The light became blinding. Shading my eyes with my hand, I looked for my dark glasses. They were on the table. When I was back by her side, Rheya smiled.
“What about me?”
It took me a minute to understand what she meant
“Dark glasses?”
I got up and began to hunt through drawers and shelves, pushing aside books and instruments. I found two pairs of glasses, which I gave to Rheya. They were too big; they fell half way down her nose.
The shutters slid over the window; it was dark once more. Groping, I helped Rheya remove her glasses and put both pairs down under the bed.
“What shall we do now?” she asked.
“At night-time, one sleeps!”
“Kris…”
“Yes?”
“Do you want a compress for your forehead?”
“No, thanks. Thank you… my darling.”
I don’t know why I had added those two words. In the darkness, I took her by her graceful shoulders.
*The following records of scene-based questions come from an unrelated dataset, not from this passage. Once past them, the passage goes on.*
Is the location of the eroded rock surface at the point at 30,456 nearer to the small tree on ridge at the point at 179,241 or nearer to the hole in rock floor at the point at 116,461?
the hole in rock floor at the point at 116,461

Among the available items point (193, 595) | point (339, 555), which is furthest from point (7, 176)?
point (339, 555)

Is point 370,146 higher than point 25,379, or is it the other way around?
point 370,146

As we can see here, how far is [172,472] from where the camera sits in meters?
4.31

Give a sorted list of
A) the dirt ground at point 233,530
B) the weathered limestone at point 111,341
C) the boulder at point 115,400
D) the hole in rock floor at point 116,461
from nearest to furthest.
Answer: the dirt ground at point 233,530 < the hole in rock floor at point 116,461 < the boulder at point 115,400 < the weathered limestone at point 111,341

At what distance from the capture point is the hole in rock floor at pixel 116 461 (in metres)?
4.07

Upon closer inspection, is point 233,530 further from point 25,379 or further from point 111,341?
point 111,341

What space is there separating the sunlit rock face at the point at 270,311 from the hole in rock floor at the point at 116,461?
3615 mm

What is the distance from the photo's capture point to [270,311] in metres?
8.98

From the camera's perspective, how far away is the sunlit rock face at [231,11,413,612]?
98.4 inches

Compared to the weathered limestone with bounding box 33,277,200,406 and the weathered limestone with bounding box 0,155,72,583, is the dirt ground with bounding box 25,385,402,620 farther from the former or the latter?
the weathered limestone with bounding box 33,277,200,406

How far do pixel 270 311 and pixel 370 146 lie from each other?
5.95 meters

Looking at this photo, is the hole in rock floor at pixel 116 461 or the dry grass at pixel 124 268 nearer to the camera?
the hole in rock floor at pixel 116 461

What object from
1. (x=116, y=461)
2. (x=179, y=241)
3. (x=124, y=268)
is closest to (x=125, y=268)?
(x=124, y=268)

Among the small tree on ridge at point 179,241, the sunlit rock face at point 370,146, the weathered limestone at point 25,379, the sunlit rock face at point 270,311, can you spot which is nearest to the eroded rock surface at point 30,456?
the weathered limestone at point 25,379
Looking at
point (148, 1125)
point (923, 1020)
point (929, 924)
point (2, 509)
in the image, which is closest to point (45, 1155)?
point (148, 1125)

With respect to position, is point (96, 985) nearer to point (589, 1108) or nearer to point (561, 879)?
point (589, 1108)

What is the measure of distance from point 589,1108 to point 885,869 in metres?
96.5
I felt them tremble, and I knew, without the least shadow of doubt, that I held Rheya in my arms. Or rather, I understood in that moment that she was not trying to deceive me; it was I who was deceiving her, since she sincerely believed herself to be Rheya.
I dropped off several times after that, and each time an anguished start jolted me awake. Panting, exhausted, I pressed myself closer to her; my heart gradually growing calmer. She touched me cautiously on the cheeks and forehead with the tips of her fingers, to see whether or not I was feverish. It was Rheya, the real Rheya, the one and only Rheya.
A change came over me; I ceased to struggle and almost at once I fell asleep.
I was awakened by an agreeable sensation of coolness. My face was covered by a damp cloth. I pulled it off and found Rheya leaning over me. She was smiling and squeezing out a second cloth over a bowl.